The University Distinguished Lecture Series in Science and Engineering, sponsored by the Office of the Provost and the Vice President for Research, presents “Information Visualization for Knowledge Discovery” with Ben Shneiderman, Distinguished University Professor in the Department of Computer Science and Founding Director (1983-2000) of the Human-Computer Interaction Laboratory at the University of Maryland. He is a fellow of the AAAS, ACM and IEEE, and a member of the National Academy of Engineering, in recognition of his pioneering contributions to human-computer interaction and information visualization. His contributions include the direct manipulation concept, clickable web-link, touchscreen keyboards, dynamic query sliders for Spotfire, development of treemaps, innovative network visualization strategies for NodeXL, and temporal event sequence analysis for electronic health records.
Shneiderman is the co-author with Catherine Plaisant of Designing the User Interface: Strategies for Effective Human-Computer Interaction (5th ed., 2010). With Stu Card and Jock Mackinlay, he co-authored Readings in Information Visualization: Using Vision to Think (1999). His book Leonardo’s Laptop appeared in October 2002 (MIT Press) and won the IEEE book award for Distinguished Literary Contribution. His latest book, with Derek Hansen and Marc Smith, is Analyzing Social Media Networks with NodeXL.

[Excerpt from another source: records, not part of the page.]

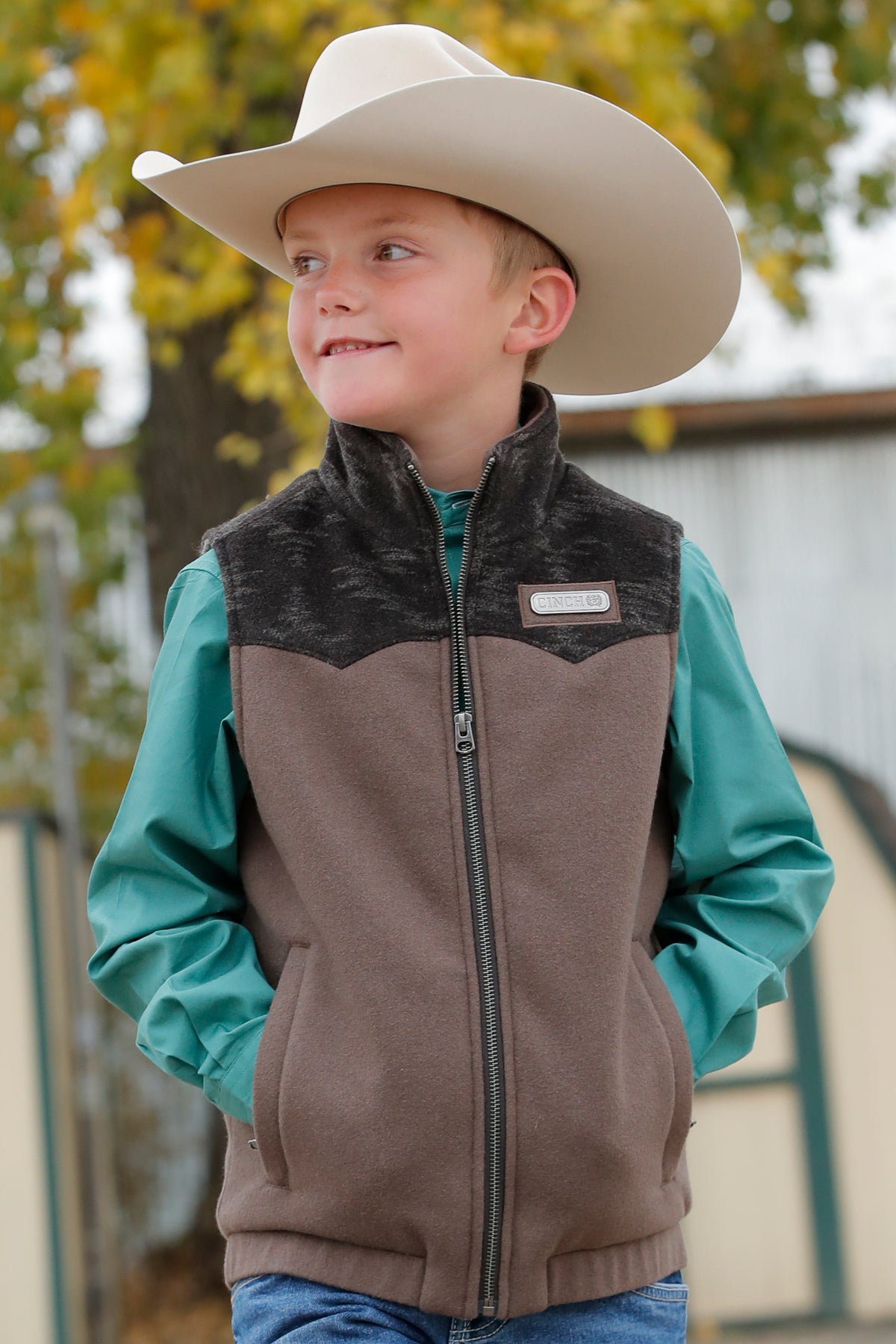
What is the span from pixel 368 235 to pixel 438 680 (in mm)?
547

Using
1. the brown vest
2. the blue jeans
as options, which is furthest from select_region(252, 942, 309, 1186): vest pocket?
the blue jeans

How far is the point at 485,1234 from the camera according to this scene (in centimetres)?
164

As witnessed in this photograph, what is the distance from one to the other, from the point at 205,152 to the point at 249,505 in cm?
122

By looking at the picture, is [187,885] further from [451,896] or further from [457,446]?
[457,446]

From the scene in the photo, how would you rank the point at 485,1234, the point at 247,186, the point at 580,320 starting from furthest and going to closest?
1. the point at 580,320
2. the point at 247,186
3. the point at 485,1234

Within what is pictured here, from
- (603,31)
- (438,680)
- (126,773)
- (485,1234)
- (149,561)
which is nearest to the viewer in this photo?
(485,1234)

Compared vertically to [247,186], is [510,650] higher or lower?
lower

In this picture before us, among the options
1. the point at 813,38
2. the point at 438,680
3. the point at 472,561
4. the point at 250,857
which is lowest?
the point at 250,857

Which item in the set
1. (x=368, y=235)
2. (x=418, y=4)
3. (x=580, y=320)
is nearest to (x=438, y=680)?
(x=368, y=235)

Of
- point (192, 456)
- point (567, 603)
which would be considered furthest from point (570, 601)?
point (192, 456)

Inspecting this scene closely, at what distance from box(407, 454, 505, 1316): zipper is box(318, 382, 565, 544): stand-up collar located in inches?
0.7

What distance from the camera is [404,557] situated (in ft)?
6.02

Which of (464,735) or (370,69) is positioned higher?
(370,69)

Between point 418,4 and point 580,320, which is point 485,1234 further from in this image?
point 418,4
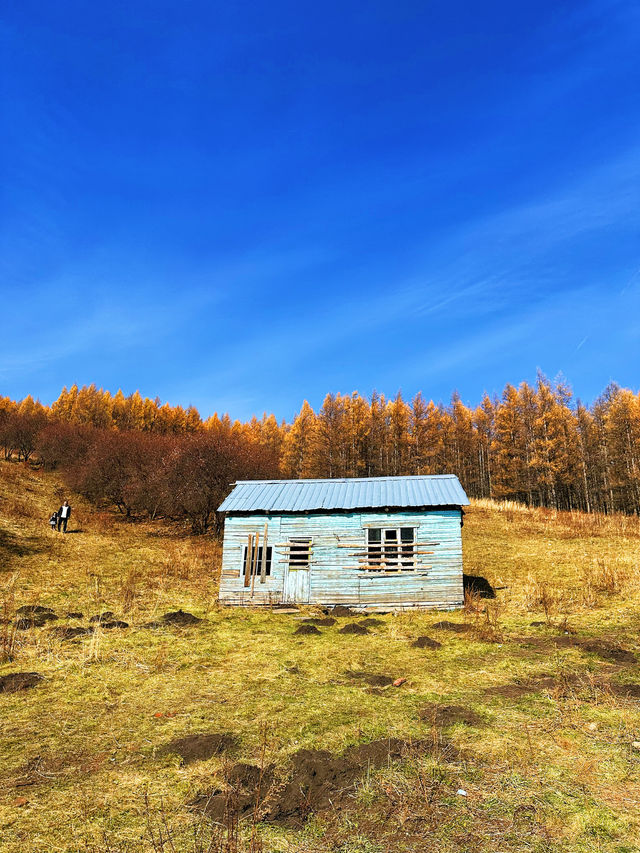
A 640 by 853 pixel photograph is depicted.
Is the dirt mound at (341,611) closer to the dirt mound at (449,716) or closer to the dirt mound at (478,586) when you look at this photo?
the dirt mound at (478,586)

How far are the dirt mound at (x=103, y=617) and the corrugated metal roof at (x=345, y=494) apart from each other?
18.4 feet

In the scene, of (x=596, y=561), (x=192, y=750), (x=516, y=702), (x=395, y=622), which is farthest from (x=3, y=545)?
(x=596, y=561)

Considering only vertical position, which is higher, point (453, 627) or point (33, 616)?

Abstract: Interactive information visualization tools provide researchers with remarkable capabilities to support discovery. These telescopes for high-dimensional data combine powerful statistical methods with user-controlled interfaces. Users can begin with an overview, zoom in on areas of interest, filter out unwanted items, and then click for details-on-demand. With careful design and efficient algorithms, the dynamic queries approach to data exploration provides 100msec updates even for million-item visualizations that can represent billion-record databases. The Big Data initiatives and commercial success stories such as Spotfire and Tableau, plus widespread use by prominent sites such as The New York Times have made visualization a key technology.
The lecture will be held on Friday, April 4, at 2:30 pm in the Charles B. Wang Center Theater.